_DATA PROVIDED_:
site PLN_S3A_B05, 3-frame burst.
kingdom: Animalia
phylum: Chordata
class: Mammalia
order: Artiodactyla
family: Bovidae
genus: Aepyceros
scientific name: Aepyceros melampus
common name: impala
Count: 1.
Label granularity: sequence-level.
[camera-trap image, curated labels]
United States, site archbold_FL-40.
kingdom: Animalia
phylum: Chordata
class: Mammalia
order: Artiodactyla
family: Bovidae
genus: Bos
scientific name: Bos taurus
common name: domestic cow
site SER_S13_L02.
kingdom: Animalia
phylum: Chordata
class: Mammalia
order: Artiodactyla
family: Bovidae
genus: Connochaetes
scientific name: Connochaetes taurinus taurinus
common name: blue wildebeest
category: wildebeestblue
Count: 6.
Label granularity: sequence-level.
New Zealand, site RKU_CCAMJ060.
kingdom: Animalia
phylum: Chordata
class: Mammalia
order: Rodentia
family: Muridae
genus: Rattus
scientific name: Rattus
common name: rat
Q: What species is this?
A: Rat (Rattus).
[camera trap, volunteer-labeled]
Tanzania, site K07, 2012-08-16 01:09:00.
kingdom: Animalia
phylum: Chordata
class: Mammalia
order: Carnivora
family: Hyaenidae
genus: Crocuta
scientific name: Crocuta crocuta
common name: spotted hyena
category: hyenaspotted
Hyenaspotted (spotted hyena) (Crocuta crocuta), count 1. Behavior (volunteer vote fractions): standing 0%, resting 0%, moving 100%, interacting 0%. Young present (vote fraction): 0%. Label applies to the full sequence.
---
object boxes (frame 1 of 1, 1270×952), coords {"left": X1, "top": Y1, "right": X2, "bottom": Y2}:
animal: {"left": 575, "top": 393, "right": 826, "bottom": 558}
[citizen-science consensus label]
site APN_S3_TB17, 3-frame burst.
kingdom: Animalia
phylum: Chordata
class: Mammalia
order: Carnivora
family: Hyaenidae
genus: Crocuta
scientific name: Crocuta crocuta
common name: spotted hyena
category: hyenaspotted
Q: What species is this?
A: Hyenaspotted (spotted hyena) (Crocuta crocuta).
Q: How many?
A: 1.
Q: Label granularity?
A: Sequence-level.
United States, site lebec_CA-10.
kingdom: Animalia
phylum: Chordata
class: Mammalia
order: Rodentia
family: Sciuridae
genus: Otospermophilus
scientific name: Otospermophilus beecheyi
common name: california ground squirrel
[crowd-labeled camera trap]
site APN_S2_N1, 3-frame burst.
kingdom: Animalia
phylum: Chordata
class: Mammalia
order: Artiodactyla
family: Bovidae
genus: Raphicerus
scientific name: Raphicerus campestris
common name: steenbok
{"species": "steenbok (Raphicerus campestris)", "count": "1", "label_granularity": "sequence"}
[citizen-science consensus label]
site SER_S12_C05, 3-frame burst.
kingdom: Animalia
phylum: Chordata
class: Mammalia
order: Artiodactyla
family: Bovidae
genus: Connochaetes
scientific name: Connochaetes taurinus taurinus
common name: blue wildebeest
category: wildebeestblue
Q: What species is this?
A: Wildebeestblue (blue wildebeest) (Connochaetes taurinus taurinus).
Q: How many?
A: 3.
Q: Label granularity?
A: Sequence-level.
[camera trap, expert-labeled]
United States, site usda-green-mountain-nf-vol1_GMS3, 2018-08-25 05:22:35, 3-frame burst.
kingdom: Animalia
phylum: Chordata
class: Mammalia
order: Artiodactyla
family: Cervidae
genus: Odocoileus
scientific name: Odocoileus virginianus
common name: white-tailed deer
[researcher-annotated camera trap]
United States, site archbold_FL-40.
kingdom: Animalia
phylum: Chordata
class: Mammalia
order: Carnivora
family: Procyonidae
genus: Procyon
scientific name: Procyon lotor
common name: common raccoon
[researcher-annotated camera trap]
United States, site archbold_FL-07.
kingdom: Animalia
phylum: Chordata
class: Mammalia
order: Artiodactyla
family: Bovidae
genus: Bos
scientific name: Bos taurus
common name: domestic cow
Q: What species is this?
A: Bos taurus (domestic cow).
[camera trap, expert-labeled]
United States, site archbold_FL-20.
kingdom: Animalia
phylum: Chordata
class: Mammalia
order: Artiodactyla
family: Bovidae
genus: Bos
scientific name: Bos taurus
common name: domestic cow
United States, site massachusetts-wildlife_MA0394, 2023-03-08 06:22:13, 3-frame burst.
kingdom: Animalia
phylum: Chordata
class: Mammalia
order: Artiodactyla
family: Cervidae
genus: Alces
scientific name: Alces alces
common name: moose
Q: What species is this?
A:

_BRIEF_:
Would you please copy every line from the listing above that contains the word "States"?

_RESULT OF THE EXERCISE_:
United States, site archbold_FL-40.
United States, site lebec_CA-10.
United States, site usda-green-mountain-nf-vol1_GMS3, 2018-08-25 05:22:35, 3-frame burst.
United States, site archbold_FL-40.
United States, site archbold_FL-07.
United States, site archbold_FL-20.
United States, site massachusetts-wildlife_MA0394, 2023-03-08 06:22:13, 3-frame burst.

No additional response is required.